* _TO DO_
Search the entries below. Return every line that has "United" in it.

* _SUPPLIED DATA_
○ ○ ○

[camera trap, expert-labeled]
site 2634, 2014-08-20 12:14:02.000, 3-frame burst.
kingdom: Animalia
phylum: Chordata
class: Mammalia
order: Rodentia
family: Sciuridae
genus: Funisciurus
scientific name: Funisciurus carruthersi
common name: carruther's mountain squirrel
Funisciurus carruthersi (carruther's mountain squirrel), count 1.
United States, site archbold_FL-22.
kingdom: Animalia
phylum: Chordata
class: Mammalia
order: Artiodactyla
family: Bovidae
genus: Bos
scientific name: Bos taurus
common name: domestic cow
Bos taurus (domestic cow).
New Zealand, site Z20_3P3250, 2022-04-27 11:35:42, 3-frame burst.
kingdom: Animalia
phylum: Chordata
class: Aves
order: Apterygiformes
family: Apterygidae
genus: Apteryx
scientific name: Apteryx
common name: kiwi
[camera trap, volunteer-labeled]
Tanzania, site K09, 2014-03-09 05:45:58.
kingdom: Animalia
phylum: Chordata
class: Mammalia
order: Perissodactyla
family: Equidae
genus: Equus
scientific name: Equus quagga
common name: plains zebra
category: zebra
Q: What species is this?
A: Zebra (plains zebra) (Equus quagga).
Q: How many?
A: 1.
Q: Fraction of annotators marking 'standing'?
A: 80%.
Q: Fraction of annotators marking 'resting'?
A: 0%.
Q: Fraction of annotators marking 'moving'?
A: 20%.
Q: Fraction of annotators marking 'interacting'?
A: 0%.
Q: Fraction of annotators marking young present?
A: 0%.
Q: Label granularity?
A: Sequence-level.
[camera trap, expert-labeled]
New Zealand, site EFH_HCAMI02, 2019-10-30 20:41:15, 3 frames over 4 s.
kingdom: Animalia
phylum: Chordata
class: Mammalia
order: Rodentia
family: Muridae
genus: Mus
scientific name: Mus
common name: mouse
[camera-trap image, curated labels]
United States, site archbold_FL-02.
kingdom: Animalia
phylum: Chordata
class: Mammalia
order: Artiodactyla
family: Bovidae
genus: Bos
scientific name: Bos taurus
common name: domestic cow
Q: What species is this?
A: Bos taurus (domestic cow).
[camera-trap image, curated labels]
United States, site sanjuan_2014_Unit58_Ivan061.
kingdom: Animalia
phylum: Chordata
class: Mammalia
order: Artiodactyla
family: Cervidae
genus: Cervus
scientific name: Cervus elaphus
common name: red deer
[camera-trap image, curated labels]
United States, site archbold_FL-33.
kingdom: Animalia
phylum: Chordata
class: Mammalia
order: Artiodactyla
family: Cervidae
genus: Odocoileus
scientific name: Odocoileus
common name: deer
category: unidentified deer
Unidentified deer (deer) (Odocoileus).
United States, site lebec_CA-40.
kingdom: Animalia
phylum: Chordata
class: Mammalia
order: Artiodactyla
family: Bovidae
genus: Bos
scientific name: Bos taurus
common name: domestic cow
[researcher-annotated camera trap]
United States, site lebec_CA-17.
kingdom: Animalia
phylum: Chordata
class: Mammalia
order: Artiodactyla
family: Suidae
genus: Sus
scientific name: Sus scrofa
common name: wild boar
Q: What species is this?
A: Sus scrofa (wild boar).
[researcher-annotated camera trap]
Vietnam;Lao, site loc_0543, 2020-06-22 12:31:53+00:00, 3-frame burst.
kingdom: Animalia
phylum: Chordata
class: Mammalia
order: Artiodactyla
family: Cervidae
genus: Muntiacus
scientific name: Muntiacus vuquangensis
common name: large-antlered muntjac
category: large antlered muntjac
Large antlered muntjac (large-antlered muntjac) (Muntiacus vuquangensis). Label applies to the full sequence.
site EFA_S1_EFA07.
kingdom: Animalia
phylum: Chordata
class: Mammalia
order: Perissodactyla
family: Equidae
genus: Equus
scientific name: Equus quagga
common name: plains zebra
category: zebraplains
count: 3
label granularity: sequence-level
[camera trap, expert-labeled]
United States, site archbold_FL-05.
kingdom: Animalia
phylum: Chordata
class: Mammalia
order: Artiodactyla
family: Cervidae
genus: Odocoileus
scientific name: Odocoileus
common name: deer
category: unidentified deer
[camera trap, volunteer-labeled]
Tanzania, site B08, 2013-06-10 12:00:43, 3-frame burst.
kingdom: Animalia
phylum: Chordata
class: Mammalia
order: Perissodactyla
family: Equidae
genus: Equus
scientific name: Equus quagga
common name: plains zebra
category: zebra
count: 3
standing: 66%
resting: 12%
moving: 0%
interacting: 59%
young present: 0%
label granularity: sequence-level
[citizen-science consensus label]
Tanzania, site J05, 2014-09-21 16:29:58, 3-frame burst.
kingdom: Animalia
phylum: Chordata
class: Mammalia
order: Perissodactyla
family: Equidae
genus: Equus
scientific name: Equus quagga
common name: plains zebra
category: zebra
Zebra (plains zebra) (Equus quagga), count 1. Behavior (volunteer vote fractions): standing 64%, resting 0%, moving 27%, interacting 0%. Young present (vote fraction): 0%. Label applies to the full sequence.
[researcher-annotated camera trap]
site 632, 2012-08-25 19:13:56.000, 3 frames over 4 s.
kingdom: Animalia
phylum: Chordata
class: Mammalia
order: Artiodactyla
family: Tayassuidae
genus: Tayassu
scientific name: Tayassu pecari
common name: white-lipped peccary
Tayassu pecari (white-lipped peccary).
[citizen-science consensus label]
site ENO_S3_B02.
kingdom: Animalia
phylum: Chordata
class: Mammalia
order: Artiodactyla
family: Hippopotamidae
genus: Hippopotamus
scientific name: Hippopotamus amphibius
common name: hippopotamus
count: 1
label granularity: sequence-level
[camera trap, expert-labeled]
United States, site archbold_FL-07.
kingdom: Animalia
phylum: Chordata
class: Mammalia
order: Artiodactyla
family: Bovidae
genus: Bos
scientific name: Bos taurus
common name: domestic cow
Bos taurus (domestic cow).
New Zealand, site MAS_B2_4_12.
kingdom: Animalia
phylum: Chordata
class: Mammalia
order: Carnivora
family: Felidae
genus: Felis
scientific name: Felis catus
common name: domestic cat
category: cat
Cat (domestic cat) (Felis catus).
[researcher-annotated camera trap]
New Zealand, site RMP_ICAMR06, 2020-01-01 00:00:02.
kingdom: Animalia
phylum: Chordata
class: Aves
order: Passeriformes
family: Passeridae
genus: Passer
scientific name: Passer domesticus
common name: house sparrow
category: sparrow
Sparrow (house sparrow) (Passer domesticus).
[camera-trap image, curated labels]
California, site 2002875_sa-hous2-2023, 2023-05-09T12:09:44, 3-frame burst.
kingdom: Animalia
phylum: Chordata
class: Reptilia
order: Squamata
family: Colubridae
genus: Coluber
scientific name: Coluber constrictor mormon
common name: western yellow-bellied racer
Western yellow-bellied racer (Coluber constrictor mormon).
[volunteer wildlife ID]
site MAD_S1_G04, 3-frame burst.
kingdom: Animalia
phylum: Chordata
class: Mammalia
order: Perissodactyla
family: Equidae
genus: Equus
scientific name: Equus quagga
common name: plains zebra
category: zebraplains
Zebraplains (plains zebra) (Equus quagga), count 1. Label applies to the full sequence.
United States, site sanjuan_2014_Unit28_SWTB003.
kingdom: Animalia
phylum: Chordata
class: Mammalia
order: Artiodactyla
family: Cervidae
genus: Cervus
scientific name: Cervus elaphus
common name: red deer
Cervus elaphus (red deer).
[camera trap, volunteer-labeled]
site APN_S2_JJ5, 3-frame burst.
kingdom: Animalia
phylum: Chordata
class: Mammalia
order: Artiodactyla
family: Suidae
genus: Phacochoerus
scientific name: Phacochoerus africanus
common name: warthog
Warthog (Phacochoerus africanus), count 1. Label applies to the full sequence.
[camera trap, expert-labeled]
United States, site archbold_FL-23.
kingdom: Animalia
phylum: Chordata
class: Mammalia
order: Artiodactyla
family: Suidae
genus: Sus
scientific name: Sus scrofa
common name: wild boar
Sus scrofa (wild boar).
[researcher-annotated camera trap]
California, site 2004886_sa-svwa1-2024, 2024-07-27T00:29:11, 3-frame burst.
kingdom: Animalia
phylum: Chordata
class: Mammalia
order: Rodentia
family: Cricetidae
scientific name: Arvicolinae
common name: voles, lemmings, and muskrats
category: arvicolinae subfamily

○ ○ ○

* _OUTPUT FOR THIS TASK_
United States, site archbold_FL-22.
United States, site archbold_FL-02.
United States, site sanjuan_2014_Unit58_Ivan061.
United States, site archbold_FL-33.
United States, site lebec_CA-40.
United States, site lebec_CA-17.
United States, site archbold_FL-05.
United States, site archbold_FL-07.
United States, site sanjuan_2014_Unit28_SWTB003.
United States, site archbold_FL-23.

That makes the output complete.